During his last eight years of life, Shakespeare wrote only four plays--Cymbeline, Henry VIII, The Tempest, and The Winter's Tale. In the past, some scholars argued that The Tempest, written about 1610, was Shakespeare's last play. They stated that he then retired almost completely to Stratford. However, Henry VIII can be dated about 1613. In addition, Shakespeare purchased a house in the Blackfriars district of London in 1613. The evidence thus suggests that Shakespeare gradually reduced his activity in London rather than ending it abruptly.
Shakespeare must have divided his time between his private life in Stratford and his public life in London. He had lodgings in London at least until 1604 and probably until 1611. Yet such family events as his daughter Susanna's marriage in 1607 and his mother's death in 1608 would certainly have called him back to Stratford. By 1612, he may have been spending much of his time in the comforts of New Place in Stratford.
On Feb. 10, 1616, Shakespeare's younger daughter, Judith, married Thomas Quiney, the son of his Stratford neighbor Richard Quiney. Six weeks later, Shakespeare revised his will. Within a month, he died. He was buried inside the Stratford parish church. His monument records the day of death as April 23, the generally accepted date of his birth.
Shakespeare's son, Hamnet, died in 1596 at the age of 11. The playwright's daughter Susanna had one child, Elizabeth, who bore no children. Judith gave birth to three boys, but they died before she did. Shakespeare's last direct descendant, his granddaughter, Elizabeth, died in 1670.
The Anti-Stratfordians
Through the years, the facts of Shakespeare's life have been confused with many tales based on hearsay and legend. During the 1800's in particular, admiration for Shakespeare grew so intense that it resulted in a totally uncritical attitude toward the man and his works. This attitude made Shakespeare almost into a god.
Some people so admired Shakespeare's plays that they refused to believe an actor from Stratford-upon-Avon could have written them. Shakespeare's commonplace country background did not fit their image of the genius who wrote the plays. These people, called anti-Stratfordians, proposed several other Elizabethan writers as the author of Shakespeare's works. The writers they suggest are sometimes called claimants. Almost all the claimants were members of the nobility or upper class. The anti-Stratfordians believed that only an educated, sophisticated man of high social standing could have written the plays.

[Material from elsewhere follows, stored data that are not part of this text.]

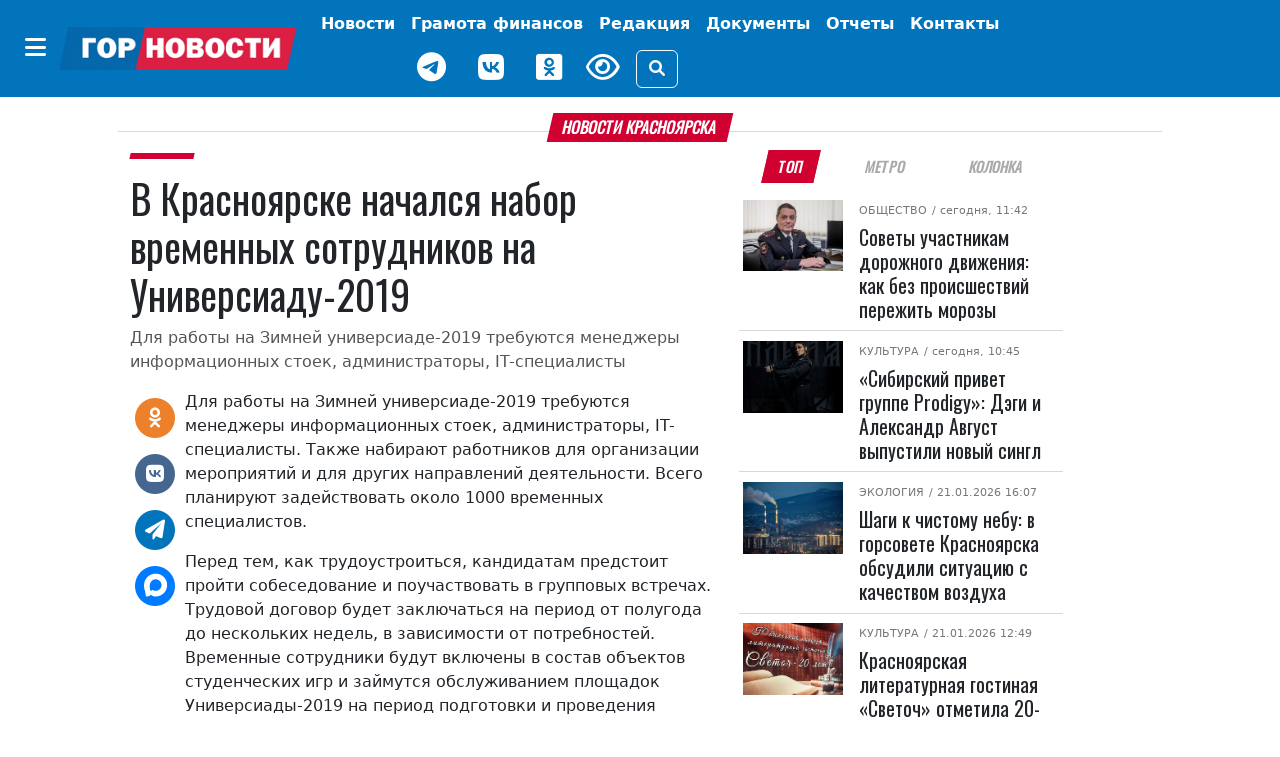

--- FILE ---
content_type: application/javascript
request_url: https://gornovosti.ru/local/templates/main/js/single_play.js?1744964701262
body_size: 126
content:
document.addEventListener('DOMContentLoaded', e => {
  const audio = document.querySelectorAll('audio');
  audio.forEach(el => {
    el.addEventListener('play', () => {
      audio.forEach(oth => {
        if (oth !== el) oth.pause();
      });
    });
  });
});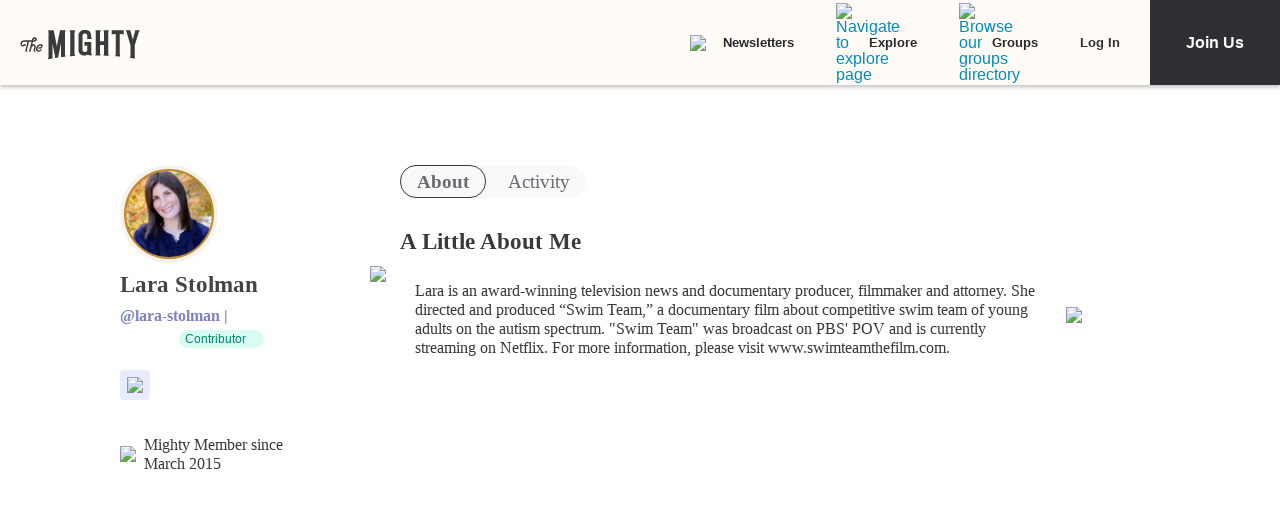

--- FILE ---
content_type: application/javascript; charset=utf-8
request_url: https://fundingchoicesmessages.google.com/f/AGSKWxVT_5MgygPxx9s_uMZz1AKsuHp9Me_gNXojNG05sYQ1wdAfHVfQWh-bLLwfX78-2vSNi-WSA3p6secoRA0B19zPN4pmNOcAaiPC4IitDeAKxLlvULymxgDt-z6X9btvBTmtWjmzWv-yno88E5bKhewkLxthLoAhIWaBcet71-lMPjChPxIEHPvqWBLy/_/linkadv_/newsmaxadcontrol._sidebar_ad_/www/ad_&adflag=
body_size: -1286
content:
window['416b3901-43cc-4d30-af57-0dd58a9c5b5e'] = true;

Sir Francis Bacon was the first and, for many years, the most popular
candidate proposed as the real author of Shakespeare's plays. Bacon's
followers remain active today. But other anti-Stratfordians have had their
own favorites. Edward de Vere, the 17th Earl of Oxford, is now more
popular than Bacon. Other men to whom authorship has been credited
include Roger Manners, the 5th Earl of Rutland; William Stanley, the 6th
Earl of Derby; and Sir Walter Raleigh. Some anti-Stratfordians have also
claimed that the writer Christopher Marlowe was the actual author. In spite
of the claims made for these men, no important Shakespearean scholar
doubts that Shakespeare wrote the plays and poems.